A 20-Minute MCP Cleanup Pass
Use this when Claude Code feels slower, more confused, or prematurely context-heavy after you added several MCP servers.
- Run
/mcpand write down the active servers. - For the current task, assign every server one label: keep, defer, disable, split, or redesign.
- Remove or defer anything without a current workflow owner.
- Run the same task again and watch whether pain appears before tool calls or after tool calls.
- If pain appears before tool calls, inspect definitions, duplicated tool names, broad descriptions, and Tool Search support.
- If pain appears after tool calls, inspect output volume and redesign the tool return shape.
- If pain appears after many retries, summarize the current state and start a clean thread.
- If the missing piece is method, write or use a skill instead of adding a server.
The useful metric is not the total number of configured servers. It is the number of active, relevant choices Claude must consider for the current job, plus the size of data you let tool calls return into the conversation.
FAQ
Does Tool Search solve Claude Code MCP context overload?
No. Tool Search can reduce upfront tool-definition load where supported, which is valuable. It does not remove the context cost of large tool results, stale conversation history, duplicated active servers, or broad custom tool design.
How many MCP servers should I enable in Claude Code?
There is no universal number.
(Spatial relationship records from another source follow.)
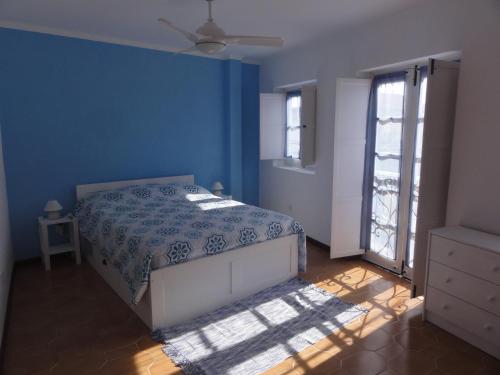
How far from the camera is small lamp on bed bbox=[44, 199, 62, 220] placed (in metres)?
3.68

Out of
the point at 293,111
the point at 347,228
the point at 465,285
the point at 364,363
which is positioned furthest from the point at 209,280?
the point at 293,111

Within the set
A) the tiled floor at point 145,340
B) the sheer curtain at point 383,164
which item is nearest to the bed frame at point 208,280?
the tiled floor at point 145,340

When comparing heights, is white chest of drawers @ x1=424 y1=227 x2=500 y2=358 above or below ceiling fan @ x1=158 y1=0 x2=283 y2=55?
below

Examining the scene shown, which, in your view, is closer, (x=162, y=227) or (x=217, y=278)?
(x=217, y=278)

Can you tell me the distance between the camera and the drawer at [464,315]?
7.56 ft

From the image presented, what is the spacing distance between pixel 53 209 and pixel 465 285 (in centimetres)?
372

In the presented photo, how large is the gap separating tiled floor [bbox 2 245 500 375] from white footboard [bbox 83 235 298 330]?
0.59 ft

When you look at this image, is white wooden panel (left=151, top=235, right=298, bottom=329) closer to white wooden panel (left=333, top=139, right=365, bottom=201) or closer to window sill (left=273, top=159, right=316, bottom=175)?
white wooden panel (left=333, top=139, right=365, bottom=201)

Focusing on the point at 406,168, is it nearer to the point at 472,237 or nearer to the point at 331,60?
the point at 472,237

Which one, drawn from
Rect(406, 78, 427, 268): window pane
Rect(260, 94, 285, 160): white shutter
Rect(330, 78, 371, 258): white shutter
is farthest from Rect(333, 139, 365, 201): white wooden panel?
Rect(260, 94, 285, 160): white shutter

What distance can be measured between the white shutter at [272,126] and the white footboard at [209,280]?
1900mm

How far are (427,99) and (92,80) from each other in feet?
11.3

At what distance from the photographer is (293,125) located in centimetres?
498

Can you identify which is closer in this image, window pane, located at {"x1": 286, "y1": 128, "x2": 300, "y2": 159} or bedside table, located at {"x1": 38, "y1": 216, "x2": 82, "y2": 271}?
bedside table, located at {"x1": 38, "y1": 216, "x2": 82, "y2": 271}
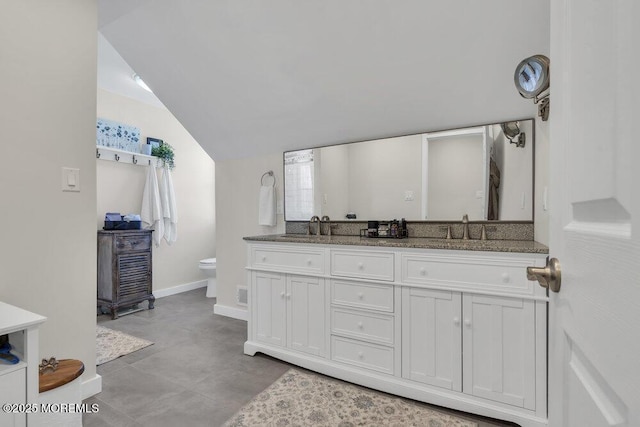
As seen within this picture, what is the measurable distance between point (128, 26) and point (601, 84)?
3.03m

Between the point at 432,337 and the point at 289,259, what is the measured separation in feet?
3.61

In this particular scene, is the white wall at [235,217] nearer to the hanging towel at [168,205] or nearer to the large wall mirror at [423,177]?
the large wall mirror at [423,177]

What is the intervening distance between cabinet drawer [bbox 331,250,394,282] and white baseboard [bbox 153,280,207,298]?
3103 millimetres

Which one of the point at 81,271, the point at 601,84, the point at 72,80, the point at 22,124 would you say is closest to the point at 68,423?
the point at 81,271

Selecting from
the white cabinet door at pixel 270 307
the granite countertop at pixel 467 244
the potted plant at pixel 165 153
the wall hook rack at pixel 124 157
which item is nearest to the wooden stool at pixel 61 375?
the white cabinet door at pixel 270 307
Enable the servers that own the current workflow and disable or defer the rest. A small setup with one high-volume database dump can still overload context, while a few quiet, clearly owned servers may be fine.
What should I do when MCP tool output is huge?
Compress at the source. Ask for summaries, filters, pagination, limits, file references, or handles. For custom servers, make the compact return the default and require explicit parameters for raw data.
Should I use a skill instead of MCP?
Use a skill when the missing piece is method: a repeatable workflow, checklist, reference bundle, or script sequence. Use MCP when Claude needs external access. If the workflow needs both, let MCP provide reach and the skill provide the operating method.
How do I design a compact MCP server?
Expose fewer tools with clearer owners, shorter descriptions, bounded outputs, filters, limits, and cursors. Return summaries first and handles for heavy payloads. Avoid broad tools that return everything just because they can.
Is disabling all MCP servers the safest fix?
No. Disabling everything is only a diagnostic move. The better long-term fix is a compact active set: keep workflow-critical access, defer or remove nonessential servers, and redesign tools that return too much data.
Claude Code MCP context overload is fixable when you stop treating it as a popularity contest for integrations. Budget the context window. Keep only the access that owns the current workflow. Compress results before they enter the conversation. Move method into skills and heavy exploration into focused contexts. The smallest useful MCP setup is usually the one Claude can reason with best.